Schavan meldet Vollzug: 18.000 Unterschichtler erfolgreich abgeschreckt
Bildungspolitik ist oberflächlich betrachtet ein komplexes Gebilde. Solange man den Politikern zuhört, wird man nie verstehen, was hier passiert. Man muss ihnen zusehen. Man muss einfach schauen, was sie tun. Dann wird Bildungspolitik plötzlich ganz einfach. Das Ziel, das alle mit Eifer verfolgen, lautet: die ungeliebte Unterschicht muss vom wirtschaftlichen Aufstieg durch Bildung fern gehalten werden! Und dieses Ziel verfolgen unsere Politiker seit Jahrzehnten mit durchschlagendem Erfolg.
Da gibt unsere Bundesbildungsministerin, Annette Schavan, eine Studie in Auftrag, die herausfindet, dass im Jahre 2006 18.000 Abiturienten auf ein Studium verzichtet haben, weil sie von den hohen Studiengebühren abgeschreckt wurden. Die Ministerin hält die Studie zwar unter Verschluss, doch das Wesentliche ist wie immer durchgesickert.
Man fragt sich nun, warum die Ministerin diese Studie überhaupt in Auftrag gegeben hat. Allein schon der gesunde Menschenverstand hätte ihr sagen müssen, dass die Gebühren abschreckend wirken. Oder ist sie, angesichts ihres Ministergehalts, so verblendet, dass sie wirklich der Meinung ist, dass 600 EUR für einen Studenten oder seine Eltern Peanuts sind? Das wäre gut möglich. Ich habe jedoch eine andere Vermutung.
Die Studie wurde in Auftrag gegeben, um zu beweisen, dass die Gebühren Wirkung zeigen. Der eigenen Wählerklientel sollte auf subtile Weise signalisiert werden, dass man mit den Gebühren die ungeliebte Unterschicht tatsächlich wirksam von einem sozialen Aufstieg ausschließen kann. Denn das ist im Grunde das Ziel unserer Bildungspolitik – nicht das ausgesprochene und in Wahlprogrammen schriftlich niedergelegte Ziel, sondern das tatsächlich verfolgte Ziel. Unsere Politiker wollen die Unterschicht von jeder höheren Bildung ausschließen. Die Ausreden, dass es kein Geld für eine bessere Förderung gäbe, sind, seitdem man 500 Milliarden EUR für bankrotte Banken hinblättern kann, nicht mehr glaubhaft.

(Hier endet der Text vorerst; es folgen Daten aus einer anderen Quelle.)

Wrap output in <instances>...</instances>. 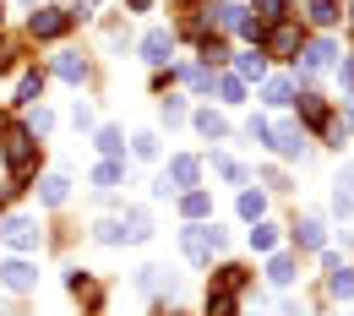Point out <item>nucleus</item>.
Here are the masks:
<instances>
[{
  "label": "nucleus",
  "instance_id": "10",
  "mask_svg": "<svg viewBox=\"0 0 354 316\" xmlns=\"http://www.w3.org/2000/svg\"><path fill=\"white\" fill-rule=\"evenodd\" d=\"M0 284L22 295V289H33V284H39V272H33V262H22V257H17V262H0Z\"/></svg>",
  "mask_w": 354,
  "mask_h": 316
},
{
  "label": "nucleus",
  "instance_id": "9",
  "mask_svg": "<svg viewBox=\"0 0 354 316\" xmlns=\"http://www.w3.org/2000/svg\"><path fill=\"white\" fill-rule=\"evenodd\" d=\"M28 28H33V39H60V33L71 28V11H55V6H49V11H33Z\"/></svg>",
  "mask_w": 354,
  "mask_h": 316
},
{
  "label": "nucleus",
  "instance_id": "43",
  "mask_svg": "<svg viewBox=\"0 0 354 316\" xmlns=\"http://www.w3.org/2000/svg\"><path fill=\"white\" fill-rule=\"evenodd\" d=\"M0 11H6V6H0Z\"/></svg>",
  "mask_w": 354,
  "mask_h": 316
},
{
  "label": "nucleus",
  "instance_id": "38",
  "mask_svg": "<svg viewBox=\"0 0 354 316\" xmlns=\"http://www.w3.org/2000/svg\"><path fill=\"white\" fill-rule=\"evenodd\" d=\"M333 213H338V219H349V213H354V196H349V191H333Z\"/></svg>",
  "mask_w": 354,
  "mask_h": 316
},
{
  "label": "nucleus",
  "instance_id": "27",
  "mask_svg": "<svg viewBox=\"0 0 354 316\" xmlns=\"http://www.w3.org/2000/svg\"><path fill=\"white\" fill-rule=\"evenodd\" d=\"M93 234H98L104 245H120V240H126V224H120V219H98V224H93Z\"/></svg>",
  "mask_w": 354,
  "mask_h": 316
},
{
  "label": "nucleus",
  "instance_id": "42",
  "mask_svg": "<svg viewBox=\"0 0 354 316\" xmlns=\"http://www.w3.org/2000/svg\"><path fill=\"white\" fill-rule=\"evenodd\" d=\"M147 6H153V0H131V11H147Z\"/></svg>",
  "mask_w": 354,
  "mask_h": 316
},
{
  "label": "nucleus",
  "instance_id": "1",
  "mask_svg": "<svg viewBox=\"0 0 354 316\" xmlns=\"http://www.w3.org/2000/svg\"><path fill=\"white\" fill-rule=\"evenodd\" d=\"M180 251H185V262H213V251H223V229L218 224H185L180 229Z\"/></svg>",
  "mask_w": 354,
  "mask_h": 316
},
{
  "label": "nucleus",
  "instance_id": "15",
  "mask_svg": "<svg viewBox=\"0 0 354 316\" xmlns=\"http://www.w3.org/2000/svg\"><path fill=\"white\" fill-rule=\"evenodd\" d=\"M262 98L272 104V109H283V104H295V82H289V77H267Z\"/></svg>",
  "mask_w": 354,
  "mask_h": 316
},
{
  "label": "nucleus",
  "instance_id": "19",
  "mask_svg": "<svg viewBox=\"0 0 354 316\" xmlns=\"http://www.w3.org/2000/svg\"><path fill=\"white\" fill-rule=\"evenodd\" d=\"M55 77H66V82H82V77H88V60H82V55H60V60H55Z\"/></svg>",
  "mask_w": 354,
  "mask_h": 316
},
{
  "label": "nucleus",
  "instance_id": "23",
  "mask_svg": "<svg viewBox=\"0 0 354 316\" xmlns=\"http://www.w3.org/2000/svg\"><path fill=\"white\" fill-rule=\"evenodd\" d=\"M234 71H240V77H267L262 49H251V55H234Z\"/></svg>",
  "mask_w": 354,
  "mask_h": 316
},
{
  "label": "nucleus",
  "instance_id": "8",
  "mask_svg": "<svg viewBox=\"0 0 354 316\" xmlns=\"http://www.w3.org/2000/svg\"><path fill=\"white\" fill-rule=\"evenodd\" d=\"M322 268H327V289H333L338 300H354V268H344V262H338L333 251L322 257Z\"/></svg>",
  "mask_w": 354,
  "mask_h": 316
},
{
  "label": "nucleus",
  "instance_id": "3",
  "mask_svg": "<svg viewBox=\"0 0 354 316\" xmlns=\"http://www.w3.org/2000/svg\"><path fill=\"white\" fill-rule=\"evenodd\" d=\"M196 180H202V158L175 153V158H169V169H164V180L153 185V191H158V196H169V191H191Z\"/></svg>",
  "mask_w": 354,
  "mask_h": 316
},
{
  "label": "nucleus",
  "instance_id": "28",
  "mask_svg": "<svg viewBox=\"0 0 354 316\" xmlns=\"http://www.w3.org/2000/svg\"><path fill=\"white\" fill-rule=\"evenodd\" d=\"M196 131H202V136H213V142H218V136L229 131V120H223V115H213V109H202V115H196Z\"/></svg>",
  "mask_w": 354,
  "mask_h": 316
},
{
  "label": "nucleus",
  "instance_id": "4",
  "mask_svg": "<svg viewBox=\"0 0 354 316\" xmlns=\"http://www.w3.org/2000/svg\"><path fill=\"white\" fill-rule=\"evenodd\" d=\"M262 142L272 147V153H283V158H300V153H306V131H300L295 120H267Z\"/></svg>",
  "mask_w": 354,
  "mask_h": 316
},
{
  "label": "nucleus",
  "instance_id": "33",
  "mask_svg": "<svg viewBox=\"0 0 354 316\" xmlns=\"http://www.w3.org/2000/svg\"><path fill=\"white\" fill-rule=\"evenodd\" d=\"M213 169H218L223 180H234V185H245V169H240V164H234V158H223V153H218V158H213Z\"/></svg>",
  "mask_w": 354,
  "mask_h": 316
},
{
  "label": "nucleus",
  "instance_id": "35",
  "mask_svg": "<svg viewBox=\"0 0 354 316\" xmlns=\"http://www.w3.org/2000/svg\"><path fill=\"white\" fill-rule=\"evenodd\" d=\"M251 245H257V251H272V245H278V229H272V224H257V229H251Z\"/></svg>",
  "mask_w": 354,
  "mask_h": 316
},
{
  "label": "nucleus",
  "instance_id": "36",
  "mask_svg": "<svg viewBox=\"0 0 354 316\" xmlns=\"http://www.w3.org/2000/svg\"><path fill=\"white\" fill-rule=\"evenodd\" d=\"M185 82H191L196 93H207V88H213V71H207V66H191V71H185Z\"/></svg>",
  "mask_w": 354,
  "mask_h": 316
},
{
  "label": "nucleus",
  "instance_id": "11",
  "mask_svg": "<svg viewBox=\"0 0 354 316\" xmlns=\"http://www.w3.org/2000/svg\"><path fill=\"white\" fill-rule=\"evenodd\" d=\"M213 28H223V33H240V28H245V11H240L234 0H218V6H213Z\"/></svg>",
  "mask_w": 354,
  "mask_h": 316
},
{
  "label": "nucleus",
  "instance_id": "14",
  "mask_svg": "<svg viewBox=\"0 0 354 316\" xmlns=\"http://www.w3.org/2000/svg\"><path fill=\"white\" fill-rule=\"evenodd\" d=\"M295 240H300L306 251H327V234H322V219H300V224H295Z\"/></svg>",
  "mask_w": 354,
  "mask_h": 316
},
{
  "label": "nucleus",
  "instance_id": "2",
  "mask_svg": "<svg viewBox=\"0 0 354 316\" xmlns=\"http://www.w3.org/2000/svg\"><path fill=\"white\" fill-rule=\"evenodd\" d=\"M6 169H11V180H33V169H39V142L22 131H6Z\"/></svg>",
  "mask_w": 354,
  "mask_h": 316
},
{
  "label": "nucleus",
  "instance_id": "12",
  "mask_svg": "<svg viewBox=\"0 0 354 316\" xmlns=\"http://www.w3.org/2000/svg\"><path fill=\"white\" fill-rule=\"evenodd\" d=\"M93 185H98V191H115V185H126V164H120V158H104V164L93 169Z\"/></svg>",
  "mask_w": 354,
  "mask_h": 316
},
{
  "label": "nucleus",
  "instance_id": "13",
  "mask_svg": "<svg viewBox=\"0 0 354 316\" xmlns=\"http://www.w3.org/2000/svg\"><path fill=\"white\" fill-rule=\"evenodd\" d=\"M262 44L272 49V55H295V28H289V22H272L262 33Z\"/></svg>",
  "mask_w": 354,
  "mask_h": 316
},
{
  "label": "nucleus",
  "instance_id": "22",
  "mask_svg": "<svg viewBox=\"0 0 354 316\" xmlns=\"http://www.w3.org/2000/svg\"><path fill=\"white\" fill-rule=\"evenodd\" d=\"M262 213H267L262 191H240V219H251V224H262Z\"/></svg>",
  "mask_w": 354,
  "mask_h": 316
},
{
  "label": "nucleus",
  "instance_id": "16",
  "mask_svg": "<svg viewBox=\"0 0 354 316\" xmlns=\"http://www.w3.org/2000/svg\"><path fill=\"white\" fill-rule=\"evenodd\" d=\"M120 224H126V240H131V245H142V240H147V234H153V219H147V213H142V207H131V213H126V219H120Z\"/></svg>",
  "mask_w": 354,
  "mask_h": 316
},
{
  "label": "nucleus",
  "instance_id": "7",
  "mask_svg": "<svg viewBox=\"0 0 354 316\" xmlns=\"http://www.w3.org/2000/svg\"><path fill=\"white\" fill-rule=\"evenodd\" d=\"M169 55H175V33H169V28H153V33L142 39V60H147V66H169Z\"/></svg>",
  "mask_w": 354,
  "mask_h": 316
},
{
  "label": "nucleus",
  "instance_id": "20",
  "mask_svg": "<svg viewBox=\"0 0 354 316\" xmlns=\"http://www.w3.org/2000/svg\"><path fill=\"white\" fill-rule=\"evenodd\" d=\"M66 185H71L66 175H44V180H39V196H44L49 207H60V202H66Z\"/></svg>",
  "mask_w": 354,
  "mask_h": 316
},
{
  "label": "nucleus",
  "instance_id": "26",
  "mask_svg": "<svg viewBox=\"0 0 354 316\" xmlns=\"http://www.w3.org/2000/svg\"><path fill=\"white\" fill-rule=\"evenodd\" d=\"M300 109H306V120L316 126V131H327V104H322L316 93H306V98H300Z\"/></svg>",
  "mask_w": 354,
  "mask_h": 316
},
{
  "label": "nucleus",
  "instance_id": "6",
  "mask_svg": "<svg viewBox=\"0 0 354 316\" xmlns=\"http://www.w3.org/2000/svg\"><path fill=\"white\" fill-rule=\"evenodd\" d=\"M333 55H338V49H333V39H316V44L300 49V71H306V77H322V71H333Z\"/></svg>",
  "mask_w": 354,
  "mask_h": 316
},
{
  "label": "nucleus",
  "instance_id": "37",
  "mask_svg": "<svg viewBox=\"0 0 354 316\" xmlns=\"http://www.w3.org/2000/svg\"><path fill=\"white\" fill-rule=\"evenodd\" d=\"M218 93L229 98V104H240V98H245V82H240V77H223V82H218Z\"/></svg>",
  "mask_w": 354,
  "mask_h": 316
},
{
  "label": "nucleus",
  "instance_id": "18",
  "mask_svg": "<svg viewBox=\"0 0 354 316\" xmlns=\"http://www.w3.org/2000/svg\"><path fill=\"white\" fill-rule=\"evenodd\" d=\"M306 17L316 22V28H333V22L344 17V11H338V0H310V6H306Z\"/></svg>",
  "mask_w": 354,
  "mask_h": 316
},
{
  "label": "nucleus",
  "instance_id": "29",
  "mask_svg": "<svg viewBox=\"0 0 354 316\" xmlns=\"http://www.w3.org/2000/svg\"><path fill=\"white\" fill-rule=\"evenodd\" d=\"M267 278H272V284L283 289V284L295 278V262H289V257H272V262H267Z\"/></svg>",
  "mask_w": 354,
  "mask_h": 316
},
{
  "label": "nucleus",
  "instance_id": "17",
  "mask_svg": "<svg viewBox=\"0 0 354 316\" xmlns=\"http://www.w3.org/2000/svg\"><path fill=\"white\" fill-rule=\"evenodd\" d=\"M180 207H185V219H191V224H202V219L213 213V196H207V191H185V202H180Z\"/></svg>",
  "mask_w": 354,
  "mask_h": 316
},
{
  "label": "nucleus",
  "instance_id": "5",
  "mask_svg": "<svg viewBox=\"0 0 354 316\" xmlns=\"http://www.w3.org/2000/svg\"><path fill=\"white\" fill-rule=\"evenodd\" d=\"M0 240H6L11 251H39V224H33V219H6V224H0Z\"/></svg>",
  "mask_w": 354,
  "mask_h": 316
},
{
  "label": "nucleus",
  "instance_id": "40",
  "mask_svg": "<svg viewBox=\"0 0 354 316\" xmlns=\"http://www.w3.org/2000/svg\"><path fill=\"white\" fill-rule=\"evenodd\" d=\"M11 55H17V49L6 44V39H0V71H11V66H17V60H11Z\"/></svg>",
  "mask_w": 354,
  "mask_h": 316
},
{
  "label": "nucleus",
  "instance_id": "30",
  "mask_svg": "<svg viewBox=\"0 0 354 316\" xmlns=\"http://www.w3.org/2000/svg\"><path fill=\"white\" fill-rule=\"evenodd\" d=\"M218 289L240 295V289H245V268H218Z\"/></svg>",
  "mask_w": 354,
  "mask_h": 316
},
{
  "label": "nucleus",
  "instance_id": "25",
  "mask_svg": "<svg viewBox=\"0 0 354 316\" xmlns=\"http://www.w3.org/2000/svg\"><path fill=\"white\" fill-rule=\"evenodd\" d=\"M136 289H142V295H164V289H169V278H164V268H142V278H136Z\"/></svg>",
  "mask_w": 354,
  "mask_h": 316
},
{
  "label": "nucleus",
  "instance_id": "41",
  "mask_svg": "<svg viewBox=\"0 0 354 316\" xmlns=\"http://www.w3.org/2000/svg\"><path fill=\"white\" fill-rule=\"evenodd\" d=\"M338 191H349V196H354V164L344 169V180H338Z\"/></svg>",
  "mask_w": 354,
  "mask_h": 316
},
{
  "label": "nucleus",
  "instance_id": "32",
  "mask_svg": "<svg viewBox=\"0 0 354 316\" xmlns=\"http://www.w3.org/2000/svg\"><path fill=\"white\" fill-rule=\"evenodd\" d=\"M278 17H283V0H257V22H262V28H272Z\"/></svg>",
  "mask_w": 354,
  "mask_h": 316
},
{
  "label": "nucleus",
  "instance_id": "39",
  "mask_svg": "<svg viewBox=\"0 0 354 316\" xmlns=\"http://www.w3.org/2000/svg\"><path fill=\"white\" fill-rule=\"evenodd\" d=\"M164 120H185V98H164Z\"/></svg>",
  "mask_w": 354,
  "mask_h": 316
},
{
  "label": "nucleus",
  "instance_id": "21",
  "mask_svg": "<svg viewBox=\"0 0 354 316\" xmlns=\"http://www.w3.org/2000/svg\"><path fill=\"white\" fill-rule=\"evenodd\" d=\"M44 93V71H22V82H17V104H33Z\"/></svg>",
  "mask_w": 354,
  "mask_h": 316
},
{
  "label": "nucleus",
  "instance_id": "34",
  "mask_svg": "<svg viewBox=\"0 0 354 316\" xmlns=\"http://www.w3.org/2000/svg\"><path fill=\"white\" fill-rule=\"evenodd\" d=\"M49 126H55V115H49V109H33V115H28V126H22V131H28V136H44Z\"/></svg>",
  "mask_w": 354,
  "mask_h": 316
},
{
  "label": "nucleus",
  "instance_id": "24",
  "mask_svg": "<svg viewBox=\"0 0 354 316\" xmlns=\"http://www.w3.org/2000/svg\"><path fill=\"white\" fill-rule=\"evenodd\" d=\"M98 153H104V158H120V153H126V136L115 131V126H104V131H98Z\"/></svg>",
  "mask_w": 354,
  "mask_h": 316
},
{
  "label": "nucleus",
  "instance_id": "31",
  "mask_svg": "<svg viewBox=\"0 0 354 316\" xmlns=\"http://www.w3.org/2000/svg\"><path fill=\"white\" fill-rule=\"evenodd\" d=\"M131 147H136V158H158V136H153V131H136Z\"/></svg>",
  "mask_w": 354,
  "mask_h": 316
}]
</instances>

Und weil dies so ist, hat die Ministerin die Ergebnisse der Studie auch durchsickern lassen. Ihre Wähler werden es mit Genugtuung zur Kenntnis nehmen. In Deutschland werden auch künftig nur noch die Wohlhabenden studieren. So war es fast immer. So soll es bleiben.
Die dauernden Reformen, die dramatischen Bildungsgipfel, die 18 emsig vor sich hin reformierenden Kultusministerchen in den Duodezländern – das ist bloß das Hamsterlaufrad, mit dem uns die Bildungspolitiker Bewegung vorgaukeln. Dabei dreht man am Reformrad bloß, um den Stillstand und den Status quo zu wahren.
2006 konnten 18.000 Studenten aus der Unterschicht vom Studium ferngehalten werden. Dabei gab es damals noch nicht einmal überall Studiengebühren. Mittlerweile dürfte die Zahl höher liegen. Wer also glaubt, Bildungspolitik trüge keine Früchte, der sucht bloß auf dem falschen Baum, weil er den Kommunikations-Code der Konservativen nicht versteht. Die Wähler der Christdemokraten wissen jedoch schon aus dem Religionsunterricht, dass man sie an den Taten erkennen soll. Und deshalb hat Schavan nun Vollzug gemeldet.